Current mood:  distraught
Category: Life
6/27/09

To The Delaware News Journal,

I want to thank you for the many times you’ve given me the pleasure of being a feature story in the paper regarding Michael Jackson. It’s always been fun and exciting to work with you, and to celebrate Michael with you. I wanted to send you a little thought on how I’m feeling right now regarding the death of Michael Jackson:

Maybe it’s hard for people to understand how it feels right now to be a Michael Jackson Fan. Let me try to paint a picture. Imagine your muse, your sole inspiration, someone who you look at as an integral part of your life. To you, they are the most beautiful human being because they are so surreal….almost magical. The sound of their voice soothes you, you are comforted by the sight of them, you are shaken by their every move. It’s this person to whom you hide deep inside when the outside world is hurting you. You tune out the world and only hear the sound of their voice and only see the rhythm of their feet. Through the deaths of family and friends, you turn to them, through your own encounter with abuse, you turn to them, and when you see them suffer, you pray for them. This is the person who reminds you that there is a God and he is capable of creating greatness.  

Now imagine you spending more than 25 years loving this person, caring for this person, praising this person’s great talents, and defending this person from the cruelness of those who can’t or won’t see them for what they have to offer to this world. 

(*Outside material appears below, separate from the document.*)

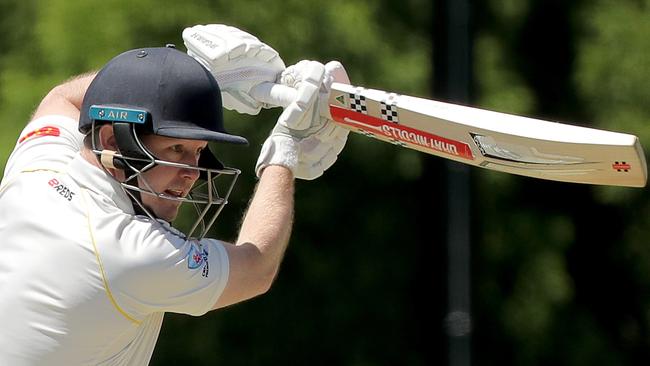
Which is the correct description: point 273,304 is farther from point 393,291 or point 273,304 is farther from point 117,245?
point 117,245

Now see this person gone. Passed away so suddenly and so tragically.

NOW, see the world love him, accept him, praise him. See the world use words like Genius, Icon, Amazing, Kind, Giving, Humanitarian, Magnificant….words you’ve used all along to describe this person with great sincerity and with true emotion. Listen to them saying it right now, listen to how different the words are this time. No wacko jacko, or strange, or weird, or troubled…..Keep listening…. Imagine how great it would have been for that person to hear those things and know how much they were loved, not just by you, but by the world. Imagine that person having no need to mask their physical and emotional pain with substance abuse, surgeries, and isolation. How grand that would’ve been.

Now, imagine the emptiness. Imagine the quietness. Imagine the void. Imagine the tears.

Now SEE Michael Jackson. Finally, with an open heart and an open mind, really look, and SEE Michael Jackson.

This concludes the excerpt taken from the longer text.